SINGAPORE: Chicago soybean futures edged higher on Wednesday but the market was poised for its first monthly decline since mid-2020 on expectations of higher US planting and improved weather in South America.
Corn was set for a monthly drop for the first time in eight months, while wheat has dropped almost 9% this month after closing marginally lower in February.
"The USDA's (US Department of Agriculture) planting prospects report tonight is perhaps a factor in the fall," said Tobin Gorey, director of agriculture strategy, Commonwealth Bank of Australia.
"Traders would have been less willing to accumulate futures with that report looming."
The most-active soybean futures on the Chicago Board of Trade (CBOT) were up 0.2% at $13.70 a bushel by 0309 GMT. Soybeans were down 2.4% so far in the month, after gaining for nine consecutive months.

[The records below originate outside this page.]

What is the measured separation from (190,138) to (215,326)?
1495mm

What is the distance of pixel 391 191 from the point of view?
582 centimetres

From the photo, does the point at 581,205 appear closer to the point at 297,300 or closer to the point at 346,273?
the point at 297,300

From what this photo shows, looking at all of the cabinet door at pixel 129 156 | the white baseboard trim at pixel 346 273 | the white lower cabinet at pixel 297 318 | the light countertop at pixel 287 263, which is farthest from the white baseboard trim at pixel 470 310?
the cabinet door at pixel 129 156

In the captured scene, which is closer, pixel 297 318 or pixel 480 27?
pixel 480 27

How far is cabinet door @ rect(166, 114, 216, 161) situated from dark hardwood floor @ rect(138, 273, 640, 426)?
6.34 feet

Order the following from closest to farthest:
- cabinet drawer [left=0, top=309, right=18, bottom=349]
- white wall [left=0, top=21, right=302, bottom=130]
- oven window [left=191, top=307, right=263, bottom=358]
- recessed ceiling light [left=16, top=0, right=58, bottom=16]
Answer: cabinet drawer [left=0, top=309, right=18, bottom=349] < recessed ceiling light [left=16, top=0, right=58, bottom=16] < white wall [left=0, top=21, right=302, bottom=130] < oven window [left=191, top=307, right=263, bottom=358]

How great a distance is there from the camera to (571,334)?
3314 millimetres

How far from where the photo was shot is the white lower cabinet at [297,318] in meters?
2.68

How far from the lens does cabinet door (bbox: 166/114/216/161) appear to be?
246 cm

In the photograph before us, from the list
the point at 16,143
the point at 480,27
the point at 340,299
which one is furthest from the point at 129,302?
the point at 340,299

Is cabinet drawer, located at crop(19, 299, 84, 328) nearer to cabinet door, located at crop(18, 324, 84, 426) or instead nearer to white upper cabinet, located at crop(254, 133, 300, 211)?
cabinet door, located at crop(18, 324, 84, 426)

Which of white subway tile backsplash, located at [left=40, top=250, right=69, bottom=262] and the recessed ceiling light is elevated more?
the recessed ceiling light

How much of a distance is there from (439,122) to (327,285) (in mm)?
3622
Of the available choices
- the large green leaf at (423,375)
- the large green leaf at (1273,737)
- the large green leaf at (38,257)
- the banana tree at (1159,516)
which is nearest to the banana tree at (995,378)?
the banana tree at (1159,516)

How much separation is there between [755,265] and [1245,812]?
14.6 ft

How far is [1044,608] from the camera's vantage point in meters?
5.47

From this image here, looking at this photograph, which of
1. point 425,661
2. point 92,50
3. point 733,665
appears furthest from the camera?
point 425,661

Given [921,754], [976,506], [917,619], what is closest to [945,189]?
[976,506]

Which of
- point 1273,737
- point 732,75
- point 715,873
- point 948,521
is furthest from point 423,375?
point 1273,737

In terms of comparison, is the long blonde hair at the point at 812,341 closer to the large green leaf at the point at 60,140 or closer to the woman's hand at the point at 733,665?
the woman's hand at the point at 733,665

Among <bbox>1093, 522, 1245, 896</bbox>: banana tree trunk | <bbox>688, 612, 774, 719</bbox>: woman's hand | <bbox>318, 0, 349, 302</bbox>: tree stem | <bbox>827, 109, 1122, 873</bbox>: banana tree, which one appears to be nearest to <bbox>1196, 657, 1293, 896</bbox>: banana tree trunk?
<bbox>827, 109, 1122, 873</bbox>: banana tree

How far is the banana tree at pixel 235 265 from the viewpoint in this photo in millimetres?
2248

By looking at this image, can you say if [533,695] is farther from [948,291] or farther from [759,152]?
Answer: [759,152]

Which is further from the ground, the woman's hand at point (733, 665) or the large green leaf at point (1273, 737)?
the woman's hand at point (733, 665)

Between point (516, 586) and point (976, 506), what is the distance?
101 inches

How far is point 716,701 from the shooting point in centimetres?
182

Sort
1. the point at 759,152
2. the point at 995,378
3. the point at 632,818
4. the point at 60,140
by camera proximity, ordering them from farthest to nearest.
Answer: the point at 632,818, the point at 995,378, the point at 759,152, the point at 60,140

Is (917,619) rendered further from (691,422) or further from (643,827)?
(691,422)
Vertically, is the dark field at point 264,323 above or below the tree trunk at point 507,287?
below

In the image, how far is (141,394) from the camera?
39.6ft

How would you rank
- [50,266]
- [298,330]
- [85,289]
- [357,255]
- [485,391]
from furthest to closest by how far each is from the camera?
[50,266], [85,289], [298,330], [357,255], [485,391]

Corn was on track for a monthly drop after rallying since August and wheat was set for its biggest monthly slide since February 2019.
The agricultural markets are bracing for Wednesday's USDA planting intentions and quarterly grain stocks reports, which have a history of rattling the markets.

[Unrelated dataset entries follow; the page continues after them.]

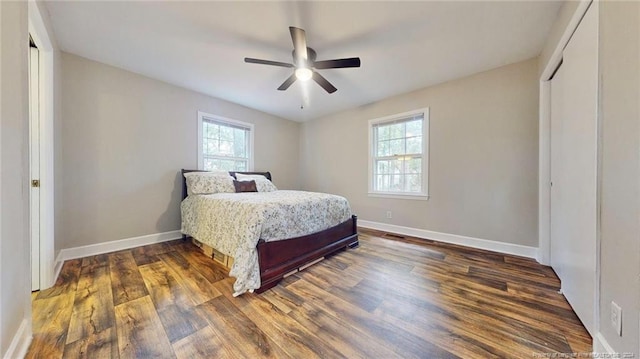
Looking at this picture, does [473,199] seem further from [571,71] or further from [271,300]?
[271,300]

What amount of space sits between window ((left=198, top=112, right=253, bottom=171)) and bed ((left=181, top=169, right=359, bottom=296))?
0.69 meters

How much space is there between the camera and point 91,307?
1565mm

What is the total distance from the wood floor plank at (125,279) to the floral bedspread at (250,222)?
67cm

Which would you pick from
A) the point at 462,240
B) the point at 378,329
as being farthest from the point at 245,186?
the point at 462,240

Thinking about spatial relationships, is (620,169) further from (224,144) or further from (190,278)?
(224,144)

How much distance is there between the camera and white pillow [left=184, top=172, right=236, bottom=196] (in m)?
3.04

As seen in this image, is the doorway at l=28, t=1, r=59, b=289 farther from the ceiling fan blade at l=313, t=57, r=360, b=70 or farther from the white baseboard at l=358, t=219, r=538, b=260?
the white baseboard at l=358, t=219, r=538, b=260

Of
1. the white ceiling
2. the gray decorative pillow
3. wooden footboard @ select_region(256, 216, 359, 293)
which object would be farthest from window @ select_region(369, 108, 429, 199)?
the gray decorative pillow

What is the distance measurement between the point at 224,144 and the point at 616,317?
4.48 meters

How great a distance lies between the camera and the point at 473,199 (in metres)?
2.95

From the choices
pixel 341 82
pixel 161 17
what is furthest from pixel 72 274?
pixel 341 82

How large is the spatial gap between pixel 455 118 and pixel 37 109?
4.57m

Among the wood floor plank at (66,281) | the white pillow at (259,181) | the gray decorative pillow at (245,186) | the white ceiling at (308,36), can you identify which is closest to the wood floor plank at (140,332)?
the wood floor plank at (66,281)

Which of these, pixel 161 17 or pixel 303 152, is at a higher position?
pixel 161 17
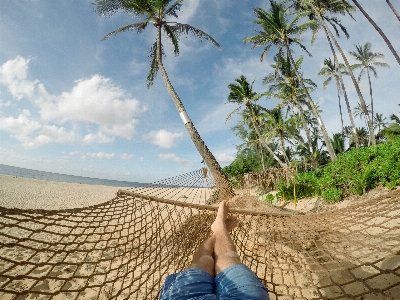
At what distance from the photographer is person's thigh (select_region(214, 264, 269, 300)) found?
0.91 metres

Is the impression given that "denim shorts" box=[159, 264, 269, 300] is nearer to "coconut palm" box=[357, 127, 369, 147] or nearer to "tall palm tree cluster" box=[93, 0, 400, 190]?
"tall palm tree cluster" box=[93, 0, 400, 190]

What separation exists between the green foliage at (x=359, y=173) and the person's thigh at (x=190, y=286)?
20.5 ft

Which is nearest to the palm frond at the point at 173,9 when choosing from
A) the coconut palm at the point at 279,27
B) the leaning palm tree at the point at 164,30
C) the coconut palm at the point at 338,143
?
the leaning palm tree at the point at 164,30

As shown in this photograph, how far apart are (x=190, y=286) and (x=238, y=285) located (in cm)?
20

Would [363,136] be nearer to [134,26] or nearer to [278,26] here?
[278,26]

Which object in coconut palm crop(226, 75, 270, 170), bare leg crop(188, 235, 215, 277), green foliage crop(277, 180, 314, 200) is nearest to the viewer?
bare leg crop(188, 235, 215, 277)

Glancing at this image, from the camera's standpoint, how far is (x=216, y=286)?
3.35ft

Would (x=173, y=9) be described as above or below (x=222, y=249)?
above

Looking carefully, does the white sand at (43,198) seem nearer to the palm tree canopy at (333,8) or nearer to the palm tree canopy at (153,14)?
the palm tree canopy at (153,14)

Analysts on average expect the USDA to project expanded plantings of US corn and soybeans in 2021 versus last year, while March 1 stocks of corn, soy and wheat were seen as the lowest in several years.
China's most-active corn futures on the Dalian Commodity Exchange fell more than 1.5% in early trade before recovering.
The decline this week came as farmers sold off stocks ahead of a new crop planting and as processing and feed companies sat on ample supply, said Meng Jinhui, an analyst at Shengda Futures.
The US soybean crush likely fell to 4.952 million short tons in February, or 165.1 million bushels, according to the average forecast of nine analysts surveyed by Reuters ahead of a monthly USDA report.
Estimates ranged from 164.0 million bushels to 170.0 million bushels, with a median of 164.4 million bushels.
Commodity funds were net sellers of CBOT corn, soyoil, soybean and wheat futures contracts on Tuesday and were net even in soymeal futures, traders said.